WHAT TO PRODUCE: Every entry below needs to be printed again exactly, with its pictures left out.

(Extracted records)

──────────

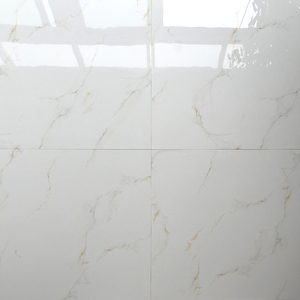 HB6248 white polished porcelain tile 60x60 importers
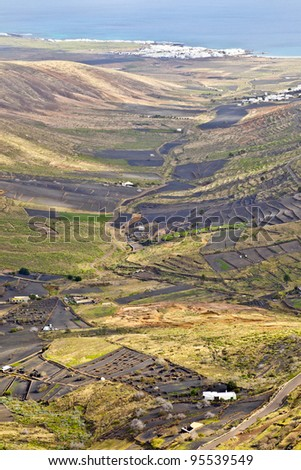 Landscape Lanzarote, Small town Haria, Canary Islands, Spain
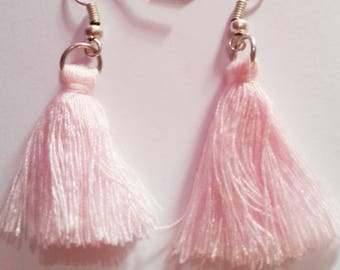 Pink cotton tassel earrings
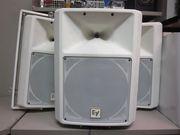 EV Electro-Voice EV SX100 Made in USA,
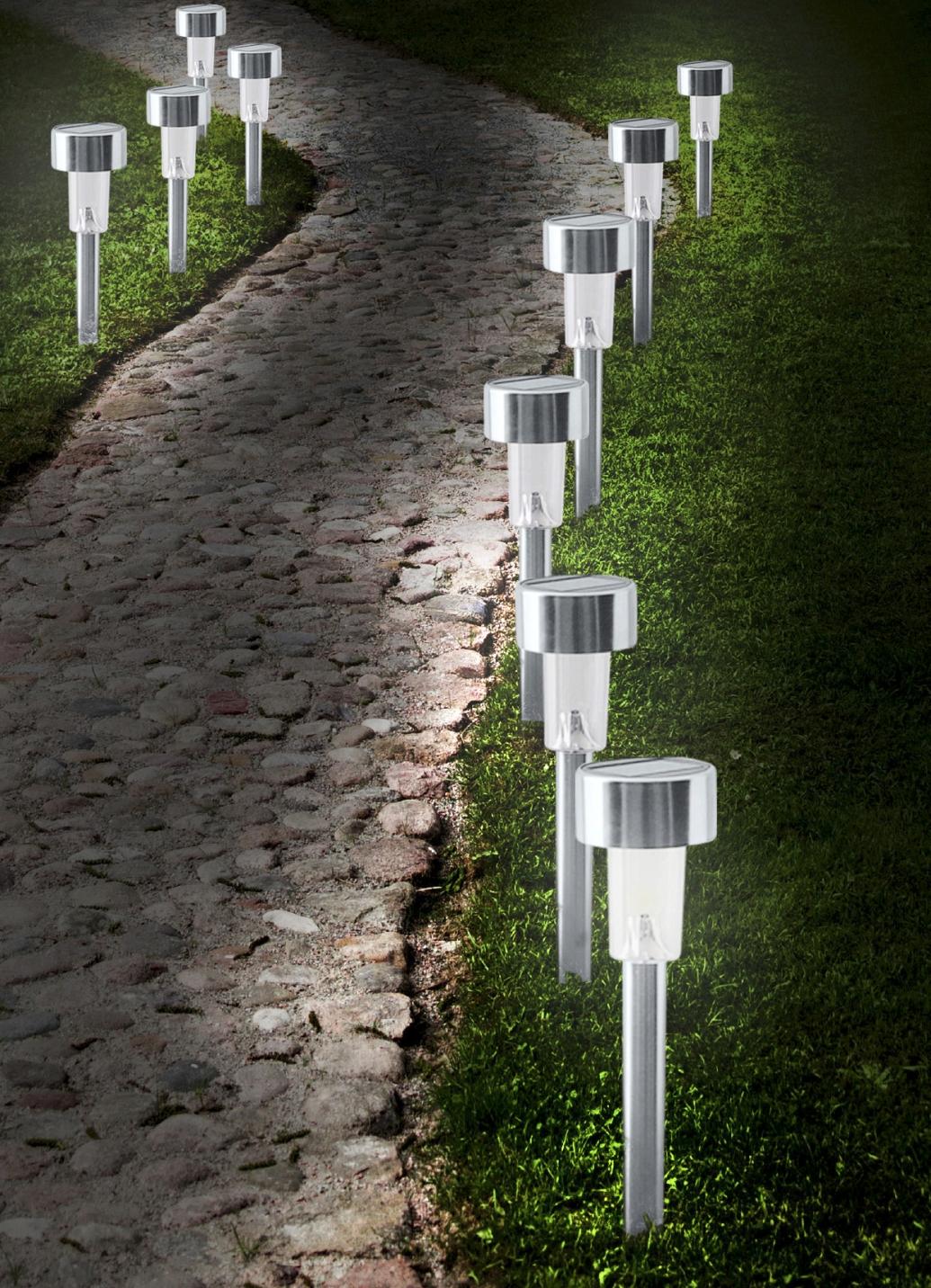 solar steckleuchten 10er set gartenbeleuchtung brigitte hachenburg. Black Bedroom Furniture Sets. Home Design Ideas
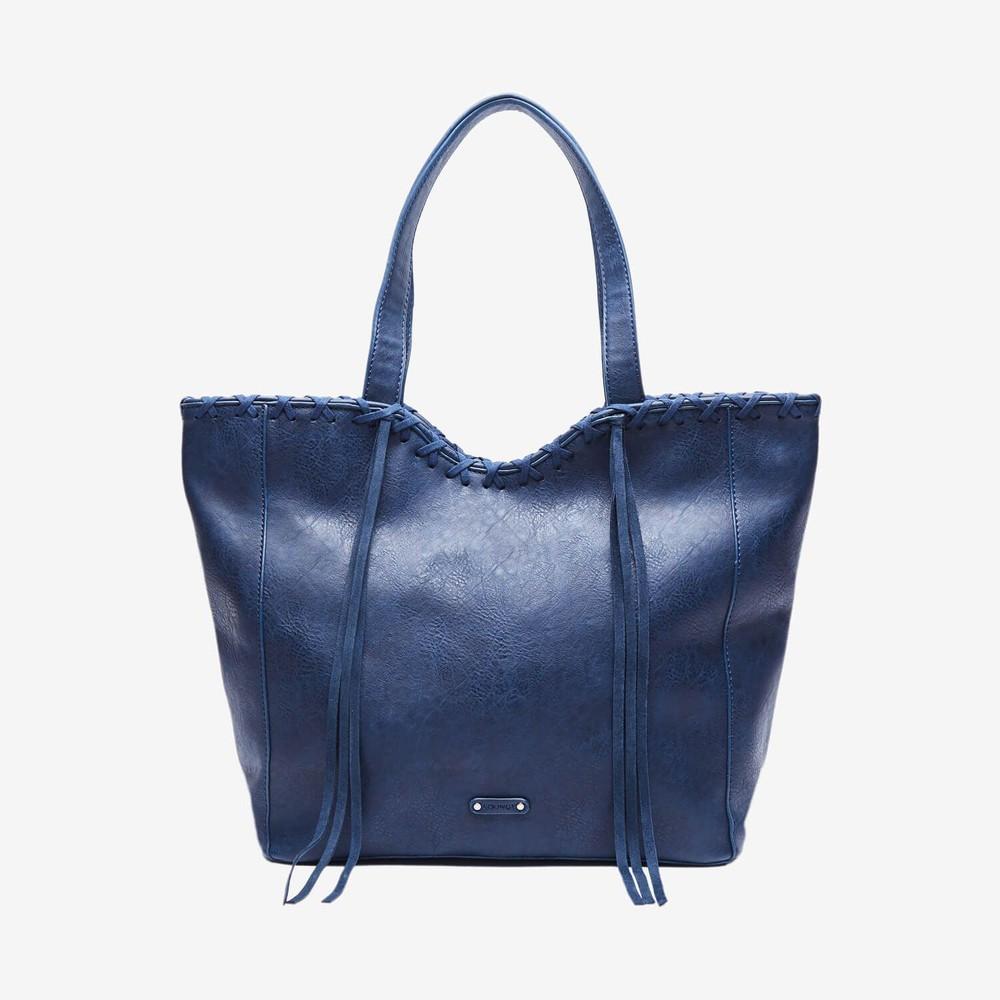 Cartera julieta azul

──────────

TASK ANSWER:
 HB6248 white polished porcelain tile 60x60 importers
 Landscape Lanzarote, Small town Haria, Canary Islands, Spain
 Pink cotton tassel earrings
 EV Electro-Voice EV SX100 Made in USA,
 solar steckleuchten 10er set gartenbeleuchtung brigitte hachenburg. Black Bedroom Furniture Sets. Home Design Ideas
 Cartera julieta azul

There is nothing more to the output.